Entries on spatial positioning

>> Begin

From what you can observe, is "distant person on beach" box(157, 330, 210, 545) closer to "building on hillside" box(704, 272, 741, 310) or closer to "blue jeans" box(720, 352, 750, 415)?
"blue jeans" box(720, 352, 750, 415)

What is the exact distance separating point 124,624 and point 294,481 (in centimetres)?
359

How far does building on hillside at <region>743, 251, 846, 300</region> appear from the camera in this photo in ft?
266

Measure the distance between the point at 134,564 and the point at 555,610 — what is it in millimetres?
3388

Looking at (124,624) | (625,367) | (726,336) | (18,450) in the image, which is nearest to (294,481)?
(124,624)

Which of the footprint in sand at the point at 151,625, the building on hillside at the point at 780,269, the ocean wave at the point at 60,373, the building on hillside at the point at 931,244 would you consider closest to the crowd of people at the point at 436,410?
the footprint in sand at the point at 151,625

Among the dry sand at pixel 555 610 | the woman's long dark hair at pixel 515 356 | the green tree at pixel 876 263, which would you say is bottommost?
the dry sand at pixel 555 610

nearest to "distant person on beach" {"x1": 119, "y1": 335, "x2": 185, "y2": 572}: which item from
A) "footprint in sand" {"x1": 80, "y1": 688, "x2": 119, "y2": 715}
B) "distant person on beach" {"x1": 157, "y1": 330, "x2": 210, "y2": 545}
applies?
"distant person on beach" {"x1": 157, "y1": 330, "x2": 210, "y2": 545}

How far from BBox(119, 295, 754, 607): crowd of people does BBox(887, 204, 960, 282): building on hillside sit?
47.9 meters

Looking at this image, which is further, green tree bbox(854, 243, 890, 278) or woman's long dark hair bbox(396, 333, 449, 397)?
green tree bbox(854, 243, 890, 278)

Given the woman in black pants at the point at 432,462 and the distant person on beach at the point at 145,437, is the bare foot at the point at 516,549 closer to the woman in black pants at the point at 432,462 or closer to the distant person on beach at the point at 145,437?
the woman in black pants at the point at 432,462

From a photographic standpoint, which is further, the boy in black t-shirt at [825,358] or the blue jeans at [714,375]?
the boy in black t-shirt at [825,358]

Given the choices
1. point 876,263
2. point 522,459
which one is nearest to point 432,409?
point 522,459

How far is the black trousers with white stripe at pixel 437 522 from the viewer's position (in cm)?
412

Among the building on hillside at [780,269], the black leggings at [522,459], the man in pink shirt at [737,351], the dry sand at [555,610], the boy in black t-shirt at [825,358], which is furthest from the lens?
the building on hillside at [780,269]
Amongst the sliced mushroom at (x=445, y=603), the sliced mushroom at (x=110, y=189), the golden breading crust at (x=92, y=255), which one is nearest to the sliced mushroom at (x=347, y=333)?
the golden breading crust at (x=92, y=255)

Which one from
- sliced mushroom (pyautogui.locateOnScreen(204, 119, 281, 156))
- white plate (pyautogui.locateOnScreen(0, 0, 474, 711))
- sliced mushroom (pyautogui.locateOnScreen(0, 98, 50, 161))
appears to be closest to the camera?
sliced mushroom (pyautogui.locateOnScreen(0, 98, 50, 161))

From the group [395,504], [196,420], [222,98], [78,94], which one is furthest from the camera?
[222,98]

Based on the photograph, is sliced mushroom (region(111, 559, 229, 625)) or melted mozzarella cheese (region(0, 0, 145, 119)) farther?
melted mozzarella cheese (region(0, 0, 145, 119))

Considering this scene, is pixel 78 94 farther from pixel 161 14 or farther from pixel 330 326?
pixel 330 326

>> End

**What is required**
Each line of the material should be duplicated exactly, please.

**The answer**
From what you can observe, is "distant person on beach" box(157, 330, 210, 545) closer to "building on hillside" box(704, 272, 741, 310) or closer to "blue jeans" box(720, 352, 750, 415)?
"blue jeans" box(720, 352, 750, 415)

What is the exact distance separating point 124,624 and point 294,481 (in centimetres)?
359

How far does building on hillside at <region>743, 251, 846, 300</region> appear from the camera in this photo in ft?
266

Measure the distance between the point at 134,564 and the point at 555,610 — what is it in millimetres?
3388

Looking at (124,624) | (625,367) | (726,336) | (18,450) in the image, which is nearest to (294,481)?
(124,624)

Which of the footprint in sand at the point at 151,625, the building on hillside at the point at 780,269, the ocean wave at the point at 60,373, the building on hillside at the point at 931,244 would you consider closest to the crowd of people at the point at 436,410?
the footprint in sand at the point at 151,625

Among the dry sand at pixel 555 610 | the woman's long dark hair at pixel 515 356 | the green tree at pixel 876 263, which would you say is bottommost?
the dry sand at pixel 555 610

nearest to "distant person on beach" {"x1": 119, "y1": 335, "x2": 185, "y2": 572}: which item from
A) "footprint in sand" {"x1": 80, "y1": 688, "x2": 119, "y2": 715}
B) "distant person on beach" {"x1": 157, "y1": 330, "x2": 210, "y2": 545}
applies?
"distant person on beach" {"x1": 157, "y1": 330, "x2": 210, "y2": 545}

How far from BBox(119, 295, 754, 607): crowd of people does BBox(887, 204, 960, 282): building on hillside sit?
47.9 meters

Looking at this image, which is further, green tree bbox(854, 243, 890, 278) or woman's long dark hair bbox(396, 333, 449, 397)?
green tree bbox(854, 243, 890, 278)

Given the woman in black pants at the point at 432,462 and the distant person on beach at the point at 145,437, is the bare foot at the point at 516,549 closer to the woman in black pants at the point at 432,462 or closer to the distant person on beach at the point at 145,437?
the woman in black pants at the point at 432,462

From a photographic standpoint, which is further, the boy in black t-shirt at [825,358] or the blue jeans at [714,375]?
the boy in black t-shirt at [825,358]

Given the choices
1. point 876,263
2. point 522,459
which one is nearest to point 432,409?
point 522,459

How far is the black trousers with white stripe at pixel 437 522 from the viewer's position (in cm)?
412

Among the building on hillside at [780,269], the black leggings at [522,459], the man in pink shirt at [737,351], the dry sand at [555,610], the boy in black t-shirt at [825,358], which is furthest from the lens?
the building on hillside at [780,269]
Amongst the sliced mushroom at (x=445, y=603), the sliced mushroom at (x=110, y=189), the golden breading crust at (x=92, y=255), which one is nearest to the sliced mushroom at (x=347, y=333)?
the golden breading crust at (x=92, y=255)

Which one from
- sliced mushroom (pyautogui.locateOnScreen(204, 119, 281, 156))
- white plate (pyautogui.locateOnScreen(0, 0, 474, 711))
- sliced mushroom (pyautogui.locateOnScreen(0, 98, 50, 161))
appears to be closest to the camera?
sliced mushroom (pyautogui.locateOnScreen(0, 98, 50, 161))

From the group [395,504], [196,420], [222,98], [78,94], which one is furthest from the camera?
[222,98]

Based on the photograph, is sliced mushroom (region(111, 559, 229, 625)) or melted mozzarella cheese (region(0, 0, 145, 119)) farther?
melted mozzarella cheese (region(0, 0, 145, 119))

Considering this scene, is pixel 78 94 farther from pixel 161 14 or farther from pixel 330 326?
pixel 330 326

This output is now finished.